“Hackers have breached half of the 28 million ↗ small businesses in the United States, according to the 2016 State of SMB Cybersecurity Report,” says a recently-released CNBC/SurveyMonkey Small Business Survey article about cyber security.
Through a survey of 2,000 small business owners across the nation conducted in April, the CNBC/Survey Monkey team found that only two percent of small business owners surveyed saw cyber security as “the most critical issue they face.”
Many business owners are more concerned about personnel, competition or benefits issues, but the resulting lack of focus on cyber security, combined with an attitude of ‘we’re too small to be targeted,’ may make these businesses more vulnerable to cyberattack, the article stated.

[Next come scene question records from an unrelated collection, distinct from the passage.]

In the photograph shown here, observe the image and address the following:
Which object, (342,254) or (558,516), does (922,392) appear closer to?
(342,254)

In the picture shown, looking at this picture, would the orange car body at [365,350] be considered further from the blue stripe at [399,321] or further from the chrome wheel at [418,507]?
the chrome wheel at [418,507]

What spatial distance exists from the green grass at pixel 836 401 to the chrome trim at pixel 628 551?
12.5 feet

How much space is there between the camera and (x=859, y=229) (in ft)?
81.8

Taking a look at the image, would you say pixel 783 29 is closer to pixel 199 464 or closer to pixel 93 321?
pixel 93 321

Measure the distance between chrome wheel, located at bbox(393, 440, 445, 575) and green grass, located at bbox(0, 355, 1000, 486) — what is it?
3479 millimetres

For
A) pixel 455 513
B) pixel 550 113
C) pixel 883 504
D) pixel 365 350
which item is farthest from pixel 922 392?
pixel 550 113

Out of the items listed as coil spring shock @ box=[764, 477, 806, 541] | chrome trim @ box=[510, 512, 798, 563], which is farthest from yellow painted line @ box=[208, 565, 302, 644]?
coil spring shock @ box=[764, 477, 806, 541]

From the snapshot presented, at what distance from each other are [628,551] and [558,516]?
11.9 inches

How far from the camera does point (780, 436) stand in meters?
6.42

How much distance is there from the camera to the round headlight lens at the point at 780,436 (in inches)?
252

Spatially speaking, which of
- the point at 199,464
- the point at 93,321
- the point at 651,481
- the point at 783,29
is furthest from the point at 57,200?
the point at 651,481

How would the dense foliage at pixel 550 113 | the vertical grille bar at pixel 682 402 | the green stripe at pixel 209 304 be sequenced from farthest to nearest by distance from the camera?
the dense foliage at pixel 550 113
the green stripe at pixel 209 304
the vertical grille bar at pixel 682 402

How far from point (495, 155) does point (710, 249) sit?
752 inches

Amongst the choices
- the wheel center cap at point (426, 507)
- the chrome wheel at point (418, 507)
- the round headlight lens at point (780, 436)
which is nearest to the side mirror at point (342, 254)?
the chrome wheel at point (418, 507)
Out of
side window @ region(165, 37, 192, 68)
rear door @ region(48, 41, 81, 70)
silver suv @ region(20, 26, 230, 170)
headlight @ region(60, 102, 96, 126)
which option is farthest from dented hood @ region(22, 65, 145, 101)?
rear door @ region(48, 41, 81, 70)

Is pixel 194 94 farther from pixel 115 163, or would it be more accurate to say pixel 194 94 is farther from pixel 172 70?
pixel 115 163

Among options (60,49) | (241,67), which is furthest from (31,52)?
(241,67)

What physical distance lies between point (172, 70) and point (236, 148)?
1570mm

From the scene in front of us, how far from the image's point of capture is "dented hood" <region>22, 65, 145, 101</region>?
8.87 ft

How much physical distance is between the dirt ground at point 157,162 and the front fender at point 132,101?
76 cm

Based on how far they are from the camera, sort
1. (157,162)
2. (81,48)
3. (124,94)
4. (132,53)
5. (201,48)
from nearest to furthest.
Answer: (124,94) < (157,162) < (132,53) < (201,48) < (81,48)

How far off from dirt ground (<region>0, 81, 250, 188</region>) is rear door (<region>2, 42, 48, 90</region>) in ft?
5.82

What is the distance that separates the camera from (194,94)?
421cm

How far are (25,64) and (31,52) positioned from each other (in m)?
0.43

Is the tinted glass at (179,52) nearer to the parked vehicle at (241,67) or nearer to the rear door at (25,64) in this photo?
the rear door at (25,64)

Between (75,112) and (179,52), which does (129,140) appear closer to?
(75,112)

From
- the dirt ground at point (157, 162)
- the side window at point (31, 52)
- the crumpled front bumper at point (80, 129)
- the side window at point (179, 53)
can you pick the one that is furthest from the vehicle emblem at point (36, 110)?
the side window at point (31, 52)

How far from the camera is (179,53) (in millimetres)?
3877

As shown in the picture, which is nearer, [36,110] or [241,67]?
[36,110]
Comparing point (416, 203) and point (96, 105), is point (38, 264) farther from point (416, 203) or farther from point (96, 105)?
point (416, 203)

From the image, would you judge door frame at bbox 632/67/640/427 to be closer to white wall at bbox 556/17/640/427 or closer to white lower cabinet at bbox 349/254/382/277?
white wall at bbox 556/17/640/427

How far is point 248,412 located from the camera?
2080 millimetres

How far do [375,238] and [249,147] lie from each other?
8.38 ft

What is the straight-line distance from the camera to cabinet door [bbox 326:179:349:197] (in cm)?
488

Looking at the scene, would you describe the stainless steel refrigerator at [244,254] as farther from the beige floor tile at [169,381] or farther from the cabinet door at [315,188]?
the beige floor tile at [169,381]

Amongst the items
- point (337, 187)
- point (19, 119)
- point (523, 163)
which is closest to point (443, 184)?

The article also cited Hemu Nigam, founder of SSP Blue, an internet security consulting business, and the former vice president of internet enforcement at the Motion Picture Association of America, who said, “Hackers love small businesses [because] they don’t have the resources to put in high-end cybersecurity protection and they may not be consciously aware they are a target.”
The cost of not having a high-end cybersecurity protection system can be high as well. For a retailer, a credit card data breach can range from “$200 per transaction to $395 per transaction” to respond adequately to the breach, according to the report.
Cyberattacks against businesses can come in many forms (we suggest reading through our blog archives to learn more about these types of attacks and defensive steps to take). The CNBC/SurveyMonkey article’s authors recommend the following precautionary measures:
- Use large service providers like WordPress and Gmail for your company’s website and email since they already have complex protection systems built in.
- Refrain from checking personal accounts from a company computer.
- Use a cloud-based service rather than keeping your information local.
More information about the CNBC/Survey Monkey Small Business Survey can be found at the CNBC web page on the tech/cybersecurity page.
(Promoting cybersecurity best practices, Regents Bank recommends against clicking links provided by second-hand parties and chooses instead to provide written directions about how to find material we reference on our blog.)